On the drive in to school, the girls demand another non-fiction fiction story. (These are improvised stories that I sell as actually having happened.)
Julianna (7 years old): Tell us a non-fiction fiction story!
Isabella (she’s 5): Yay!
Me: What should I tell you about?
J (Coming up with a topic completely on her own): Tell us about the time you worked with Santa!
Me (stalling while I figure out a rough story arc. While bumper-to-bumper. Hey, did that guy just give me the finger? I digress.): Oh, yeah, with Santa… This is completely true. Everything I am about to tell you is true.
I: But I thought this was fiction.
Me: Well, it is non-fiction fiction.
I: So, you really worked with Santa.
Me (subtly changing my emphasis): Remember, this is non-fiction fiction. You be the judge.
The story begins:
Me: Remember the time I was abducted by space aliens.
J & I: Yes.
Me: Well, when they brought me back to earth, they didn’t know where I lived. So, they dropped me off on top of the world.
J: The North Pole!
Me: Yes, you’re right. Since I didn’t know where I was, I began to walk through the snow. In the distance, I saw a flashing red light.
I: It was Rudolph!
Me: Yes. Rudolph. I made my way through the haze, and found Mrs. Claus feeding the reindeer. “My, oh my!” she said. “You must be cold!”
I: Daddy, were you really cold?
Me: Um. North Pole… Yeah… Anyway, she took me to her house and gave me a warm bowl of soup.
J: Was it Miso Soup? I love Miso Soup!
Me: Chicken and rice… So, I tell her about the space aliens (that’s a whole other non-fiction fiction story…) When I’m done, she tells me, “My stars! My husband will help you.”
Isabella (excitedly): You got to meet Santa!?
At this point, I wonder if I’ve bitten off more than I can chew with this story. We’ll be at school in about 3 minutes. And I haven’t even gotten to the meat of the story. Thinking, thinking, thinking.
Me: So, Mrs. Claus takes me to the workshop. We walk through the door, and I see lots of very small people with hammers and screw drivers and drills…
J: The elves!

• **Data for analysis**
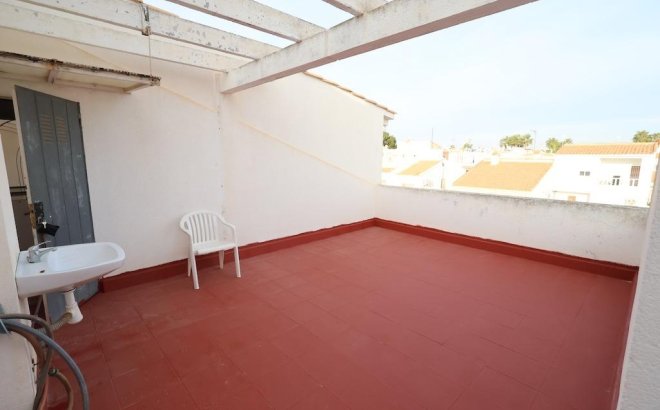 Resale - Town House -
Orihuela Costa - Costa Blanca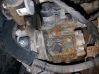 Polttoaineen ruiskutuksen suurpainepumppu 0445010124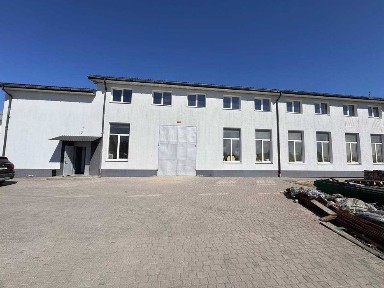 Оренда складського приміщення Львів, 100кВт, Твердопаливні котли
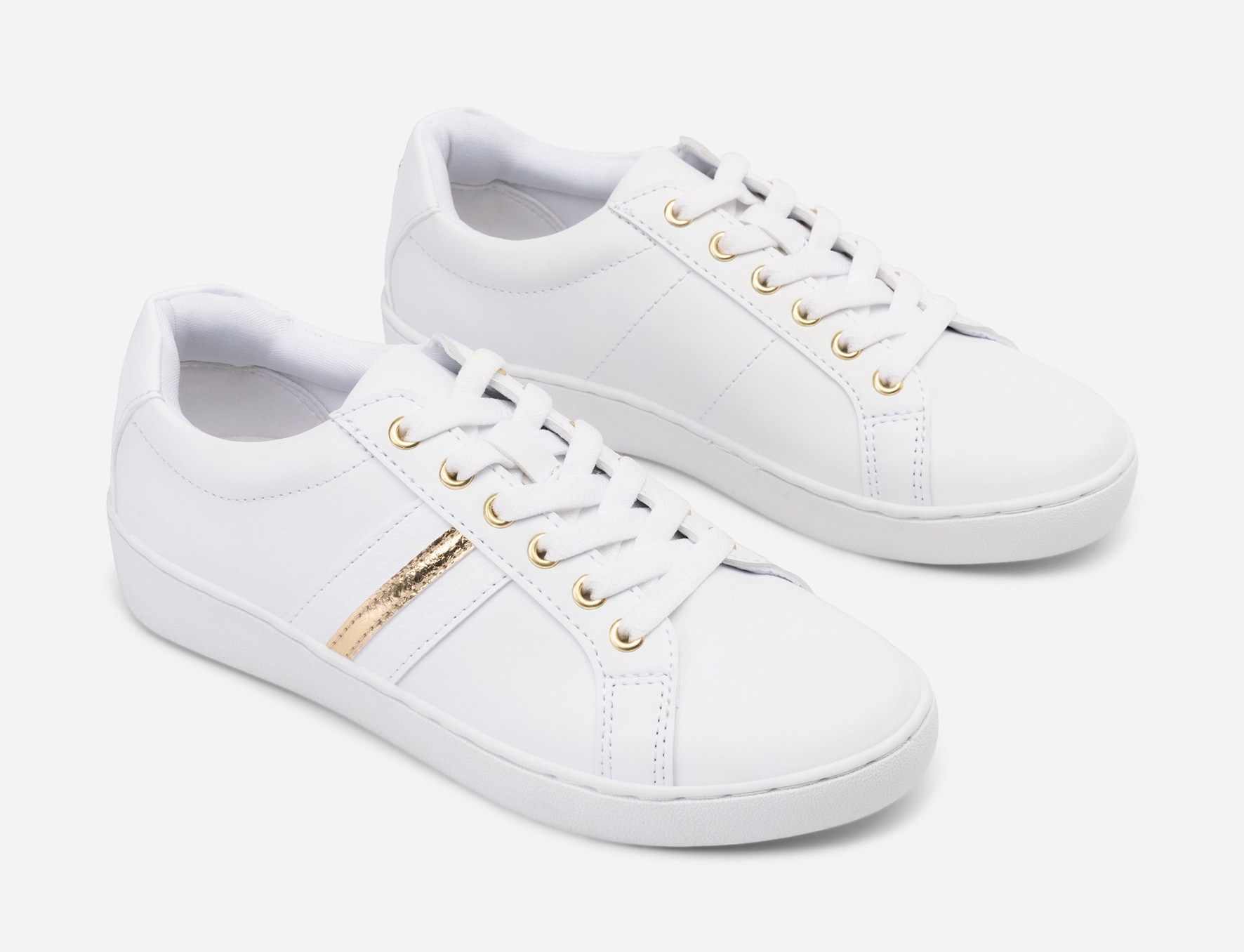 LINEAR, Sneakers Vita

• **Task prompt**
Transcribe the part of the Santa story starting with "Me: What should" and going on through "be the judge.".

• **Output of the exercise**
Me: What should I tell you about?
J (Coming up with a topic completely on her own): Tell us about the time you worked with Santa!
Me (stalling while I figure out a rough story arc. While bumper-to-bumper. Hey, did that guy just give me the finger? I digress.): Oh, yeah, with Santa… This is completely true. Everything I am about to tell you is true.
I: But I thought this was fiction.
Me: Well, it is non-fiction fiction.
I: So, you really worked with Santa.
Me (subtly changing my emphasis): Remember, this is non-fiction fiction. You be the judge.